Forza Motorsport 5 is launching with the Xbox One, which means we will all soon be racing shiny expensive roadsters against a sentient supercomputer A.I. that’s based in the cloud, eyeing our every move. 

“First we have to see what it’s going to continue learning, once there’s a million people training it. Right now we have about 400 of us, including playtesters. It’s going to learn a whole bunch of new stuff out there in the wild. It’s going to be automatically adding new features to itself,” says Dan Greenawalt, the creative director at Turn 10 in an interview with VentureBeat.

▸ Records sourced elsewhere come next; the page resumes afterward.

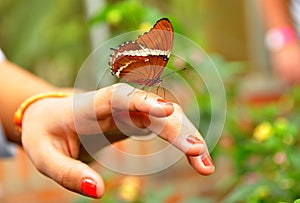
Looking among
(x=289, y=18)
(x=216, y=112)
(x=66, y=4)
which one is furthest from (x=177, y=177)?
(x=66, y=4)

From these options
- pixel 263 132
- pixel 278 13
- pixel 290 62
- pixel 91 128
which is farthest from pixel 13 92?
pixel 278 13

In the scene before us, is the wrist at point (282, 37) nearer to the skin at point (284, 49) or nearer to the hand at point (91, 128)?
the skin at point (284, 49)

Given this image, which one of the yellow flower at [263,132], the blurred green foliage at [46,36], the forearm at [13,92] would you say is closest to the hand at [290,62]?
the yellow flower at [263,132]

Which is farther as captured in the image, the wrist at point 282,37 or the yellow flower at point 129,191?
the wrist at point 282,37

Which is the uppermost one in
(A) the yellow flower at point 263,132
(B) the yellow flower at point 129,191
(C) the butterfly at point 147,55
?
(C) the butterfly at point 147,55

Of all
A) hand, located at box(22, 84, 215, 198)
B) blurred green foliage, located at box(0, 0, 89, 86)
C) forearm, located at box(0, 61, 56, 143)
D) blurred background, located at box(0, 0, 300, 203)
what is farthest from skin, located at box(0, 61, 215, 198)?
blurred green foliage, located at box(0, 0, 89, 86)

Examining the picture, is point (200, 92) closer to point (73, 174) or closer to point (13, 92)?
point (13, 92)

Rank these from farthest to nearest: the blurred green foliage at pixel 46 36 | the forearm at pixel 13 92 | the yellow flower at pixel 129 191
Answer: the blurred green foliage at pixel 46 36
the yellow flower at pixel 129 191
the forearm at pixel 13 92
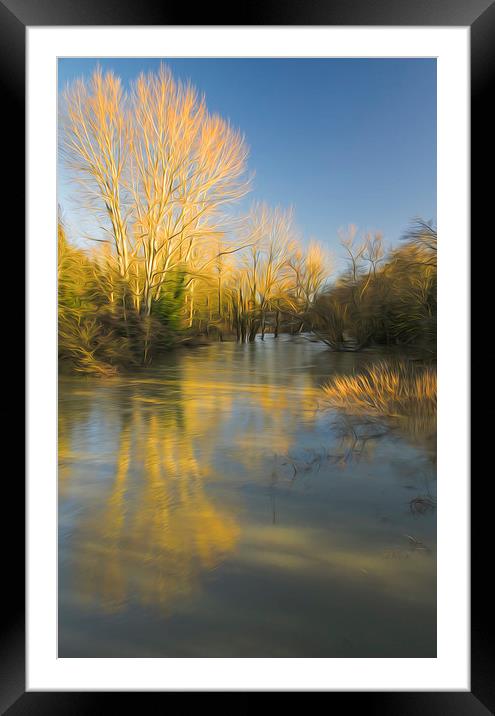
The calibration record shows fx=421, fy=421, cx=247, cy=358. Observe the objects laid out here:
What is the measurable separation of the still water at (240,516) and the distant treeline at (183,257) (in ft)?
0.35

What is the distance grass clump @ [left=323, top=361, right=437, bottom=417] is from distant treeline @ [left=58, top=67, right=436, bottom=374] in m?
0.10

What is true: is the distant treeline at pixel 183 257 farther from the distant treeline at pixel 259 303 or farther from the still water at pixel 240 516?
the still water at pixel 240 516

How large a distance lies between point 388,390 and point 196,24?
1.16 m

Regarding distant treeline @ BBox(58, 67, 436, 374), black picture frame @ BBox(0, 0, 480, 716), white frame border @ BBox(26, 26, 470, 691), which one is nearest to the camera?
black picture frame @ BBox(0, 0, 480, 716)

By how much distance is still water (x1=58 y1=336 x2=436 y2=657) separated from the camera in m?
1.26

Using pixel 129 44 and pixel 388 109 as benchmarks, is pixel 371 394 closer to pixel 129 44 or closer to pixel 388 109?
pixel 388 109

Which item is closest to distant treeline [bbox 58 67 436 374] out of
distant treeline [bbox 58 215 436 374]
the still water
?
distant treeline [bbox 58 215 436 374]

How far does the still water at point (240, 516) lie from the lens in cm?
126

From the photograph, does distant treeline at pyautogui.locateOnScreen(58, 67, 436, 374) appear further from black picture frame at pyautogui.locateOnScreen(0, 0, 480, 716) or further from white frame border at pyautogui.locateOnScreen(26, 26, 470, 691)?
black picture frame at pyautogui.locateOnScreen(0, 0, 480, 716)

Turn 10 Studios is calling this technology “drivatars.” Though the name belies it, it sounds like the coolest use of cloud-based technology in gaming to date. Basically, what happens is the game makes use of Microsoft’s sprawling system of servers to take notes on your driving mannerisms. It creates a profile. Then, it plugs that data into computer-controlled opponents in other people’s single-player games. 

“Every time you race, we upload telemetry—where the other cars were and what your car did when you made a bunch of decisions. We’re also recording the line you took and all this other information about the race,” he says.

This is a pragmatic approach to teaching the computer to race like humans. Instead of hard-coding the behaviors of a computer-controlled driver, it creates a system that learns from watching real players in actual environments. There is one difference between A.I. and real players, according to Greenawalt: The A.I. don’t act like jerks.